La métropole : une machine de guerre bureaucratique au service du capitalisme ?

Les-différents-périmètres-de-la-métropole-lyonnaiseVous en entendrez très certainement parler dans les prochains mois : la métropole arrive à marche forcée à Lyon comme dans le reste de la France. La loi sur les métropoles est en effet en train d’être discutée au parlement. Elle mérite que l’on se penche sur la question car la métropole est loin d’être une administration de plus parmi d’autres. Il s’agit d’un vrai enjeu pour les classes dominantes avec des conséquences matérielles immédiates pour les habitants des agglomérations concernées.

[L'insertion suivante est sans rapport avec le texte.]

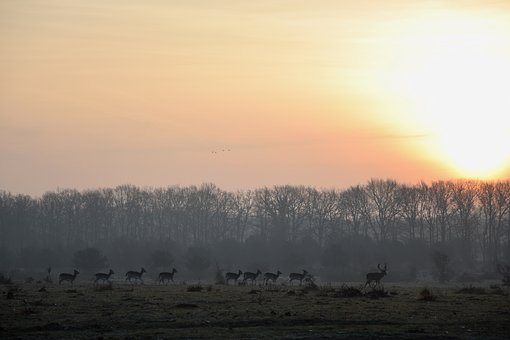 Deer, Netherlands, Nature, Sunrise, Elst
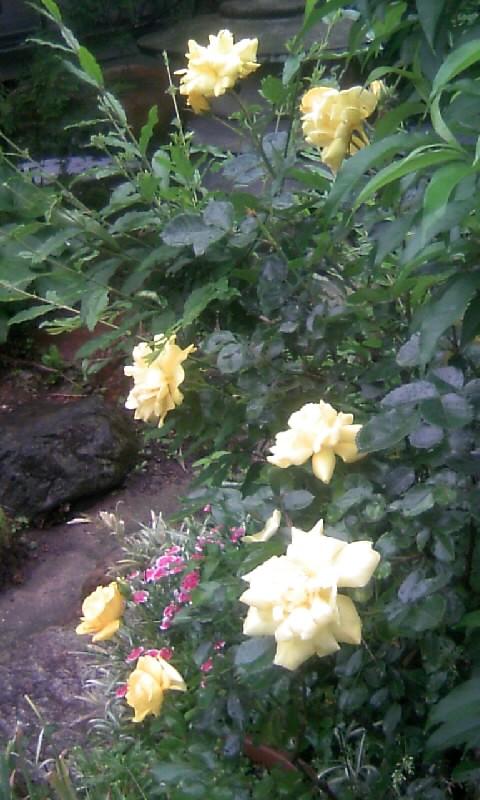 100511_075121黄色い薔薇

Cette nouvelle structure administrative va concerner les villes de Paris, Lyon, Marseille mais également Rennes, Nantes, Grenoble, Bordeaux, Nice, Brest, Rouen, Toulouse, Montpellier, Lille et Strasbourg. A Lyon, la première étape vers la mise en œuvre de la métropole est le renforcement des liens entre le Grand Lyon et les pôles urbains voisins. Étape qui s’est notamment concrétisée par la création d’un syndicat métropolitain des transports. L’événement le plus spectaculaire sera la fusion entre le Grand Lyon et le Conseil Général du Rhône dès 2014. A terme, la métropole lyonnaise englobera dans une même institution les agglomérations de Bourgoin, Vienne ou encore Saint-Etienne. Ces compétences seront relativement larges : énergie, aménagement du territoire, enseignement supérieur, économie, logement, culture, sport etc.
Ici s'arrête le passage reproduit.